There is no evidence at all in the happy talk speeches he gives around the country, in which he promises victory and urges us to be patient. Roughly two-thirds of Americans do not approve of him. His neoconservative base is drying up. Such stalwart hawks as Andrew Sullivan and and George Will are jumping ship, and we all know what kind of creatures jump ship. None of them, of course, admit any moral responsibility for the war they had once supported. Neither does The New York Times, which supported the war at the beginning, just as it supported the Vietnam War at the beginning. Neither do the ordinary people who supported the war and now change their minds.

It's easy to be against the war when it is clear that the United States is finally in Big Muddy and when you ignored all the warnings that the President and his secretary of defense were leading us into the Big Muddy. If the war were unwinnable from day one, it was an unjust war and hence immoral.

Yet the warnings were clear. The Powell doctrine called for massive numbers of troops to maintain order after the Iraqi government was destroyed. The history of Iraq promised religious conflict and eventual civil war if the United States did not have the forces there to suppress such conflict. Anyone who knew anything about Iraq would have predicted the Big Muddy.

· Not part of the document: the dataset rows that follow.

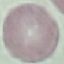
malaria status = uninfected
capture = smartphone camera at the microscope eyepiece
preparation = thin blood smear
image type = cell patch, automatically extracted from a larger field of view and resized to 64 × 64 pixels
stain = Giemsa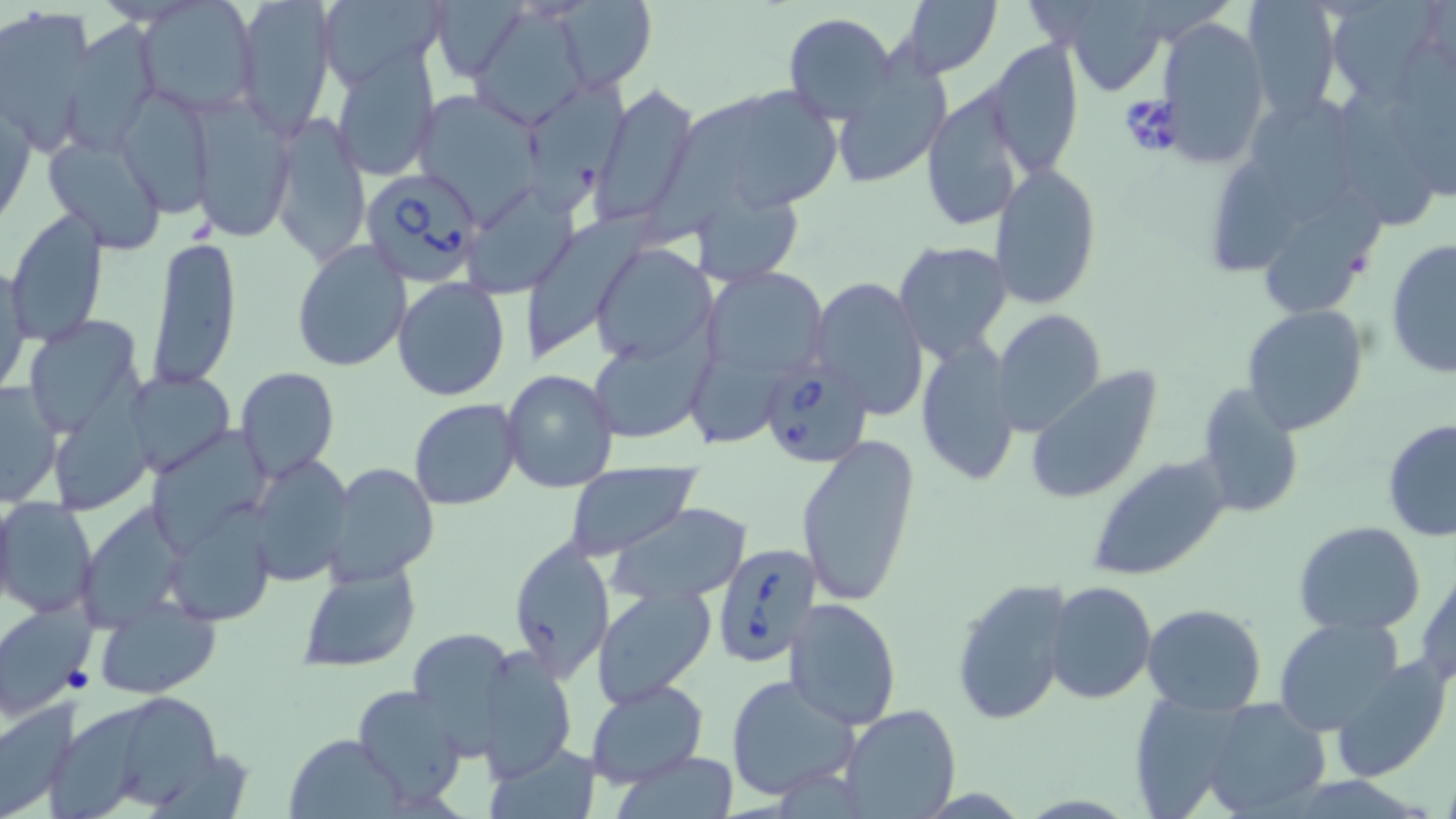
Summary:
  - Coordinate format: approximate bounding boxes as named x1/y1/x2/y2 corners in pixels
  - Uninfected red blood cell locations: (x1=135, y1=0, x2=263, y2=115), (x1=232, y1=0, x2=336, y2=140), (x1=318, y1=0, x2=442, y2=89), (x1=430, y1=0, x2=529, y2=83), (x1=547, y1=0, x2=658, y2=92), (x1=897, y1=0, x2=1002, y2=78), (x1=1239, y1=0, x2=1343, y2=119), (x1=1326, y1=0, x2=1450, y2=104), (x1=1050, y1=1, x2=1172, y2=94), (x1=470, y1=5, x2=590, y2=129), (x1=0, y1=8, x2=93, y2=154), (x1=784, y1=13, x2=898, y2=122), (x1=1155, y1=18, x2=1268, y2=165), (x1=62, y1=22, x2=159, y2=151), (x1=985, y1=39, x2=1083, y2=179), (x1=1391, y1=43, x2=1456, y2=200), (x1=333, y1=46, x2=441, y2=180), (x1=830, y1=56, x2=953, y2=190), (x1=520, y1=67, x2=628, y2=224), (x1=592, y1=82, x2=698, y2=223), (x1=114, y1=89, x2=214, y2=217), (x1=689, y1=89, x2=845, y2=212), (x1=921, y1=89, x2=1030, y2=231), (x1=425, y1=92, x2=541, y2=230), (x1=1337, y1=92, x2=1432, y2=229), (x1=0, y1=93, x2=35, y2=230), (x1=187, y1=97, x2=298, y2=243), (x1=1249, y1=98, x2=1353, y2=224), (x1=946, y1=101, x2=1090, y2=265), (x1=268, y1=112, x2=371, y2=268), (x1=42, y1=136, x2=167, y2=254), (x1=1211, y1=162, x2=1299, y2=272), (x1=989, y1=163, x2=1102, y2=309), (x1=459, y1=179, x2=579, y2=296), (x1=691, y1=185, x2=807, y2=287), (x1=1264, y1=188, x2=1387, y2=318), (x1=530, y1=211, x2=661, y2=363), (x1=6, y1=212, x2=111, y2=344), (x1=1386, y1=236, x2=1455, y2=380), (x1=146, y1=237, x2=241, y2=391), (x1=291, y1=240, x2=412, y2=372), (x1=893, y1=240, x2=1014, y2=363), (x1=590, y1=244, x2=717, y2=366), (x1=0, y1=257, x2=31, y2=402), (x1=703, y1=265, x2=828, y2=388), (x1=393, y1=276, x2=511, y2=400), (x1=809, y1=277, x2=930, y2=418), (x1=1240, y1=304, x2=1369, y2=434), (x1=991, y1=308, x2=1105, y2=436), (x1=23, y1=312, x2=147, y2=434), (x1=586, y1=331, x2=709, y2=447), (x1=916, y1=334, x2=1019, y2=485), (x1=692, y1=355, x2=782, y2=446), (x1=234, y1=366, x2=340, y2=480), (x1=501, y1=368, x2=621, y2=493), (x1=127, y1=369, x2=233, y2=477), (x1=1026, y1=369, x2=1164, y2=506), (x1=0, y1=380, x2=64, y2=508), (x1=1194, y1=383, x2=1306, y2=518), (x1=408, y1=398, x2=521, y2=510), (x1=1381, y1=420, x2=1456, y2=542), (x1=796, y1=431, x2=922, y2=608), (x1=1085, y1=451, x2=1233, y2=581), (x1=248, y1=454, x2=353, y2=588), (x1=327, y1=462, x2=438, y2=584), (x1=561, y1=464, x2=700, y2=561), (x1=1, y1=497, x2=98, y2=618), (x1=610, y1=503, x2=753, y2=602), (x1=164, y1=507, x2=275, y2=626), (x1=1295, y1=520, x2=1427, y2=637), (x1=507, y1=536, x2=616, y2=681), (x1=1416, y1=556, x2=1456, y2=689), (x1=297, y1=561, x2=419, y2=672), (x1=950, y1=576, x2=1076, y2=726), (x1=1045, y1=580, x2=1157, y2=702), (x1=592, y1=587, x2=716, y2=707), (x1=93, y1=597, x2=223, y2=697), (x1=788, y1=597, x2=901, y2=731), (x1=0, y1=601, x2=94, y2=716), (x1=1141, y1=603, x2=1268, y2=714), (x1=1272, y1=617, x2=1405, y2=735), (x1=407, y1=625, x2=522, y2=752), (x1=477, y1=643, x2=577, y2=779), (x1=1329, y1=655, x2=1453, y2=782), (x1=724, y1=673, x2=862, y2=804), (x1=584, y1=677, x2=708, y2=787), (x1=351, y1=685, x2=468, y2=805), (x1=1125, y1=690, x2=1251, y2=817), (x1=1201, y1=697, x2=1334, y2=819), (x1=0, y1=699, x2=78, y2=818), (x1=839, y1=705, x2=963, y2=819), (x1=286, y1=731, x2=403, y2=817), (x1=488, y1=743, x2=602, y2=819), (x1=614, y1=750, x2=740, y2=818)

Yet Defense Secretary Donald Rumsfeld, who knew everything about Iraq and everything about modern war, ignored these risks. His man, Gen. Tommy Franks, wanted to withdraw all but 25,000 troops. Maybe a half-million American soldiers could have pacified the country. Or maybe a million. But not the token force the President sent, with inadequate armor and equipment and training.

The media exaggerate the problems, Mr. Bush says. Yet how does one exaggerate the killings, the bombings, the religious conflict in the country, the smoke, the fire, the dead bodies, the wailing survivors and the 30,000 Iraqi deaths? Surveys show that the majority of Iraqis want us out of there and that the majority of our troops want out, too. But Americans are supposed to be patient, even when no hint is offered about how long this moral obligation to patience will persist.

Lyndon Johnson's downfall as president was Vietnam. Jimmy Carter's downfall was Iran. He could not rescue the trapped Americans from the Embassy. George W. Bush's downfall will be Iraq. Mr. Carter followed the path of peaceful negotiation and lost. Mr. Bush followed the path of shock and awe, and he is losing. Perhaps future presidents will learn the lesson -- don't get involved in foreign adventures unless you have overwhelming force. Cut your losses and get out when you realize you're losing, as Ronald Reagan did in Lebanon. And don't listen to any corporate CEO who tells you that war, even with peasants, can be quick and easy.
The only hope that Mr. Bush has to protect his legacy from the same trash can in which those of Mr. Johnson and Mr. Carter molder will be that his master of prestidigitation, Karl Rove, will be able to find the magic words which will convert tragedy and defeat into bright victory.

Regardless of the situation in Iraq, most of the troops will be out before the midterm elections in November and all of them before the 2008 election. "Cut and run" will be renamed "a victory for democracy."

And that will be the biggest lie of them all.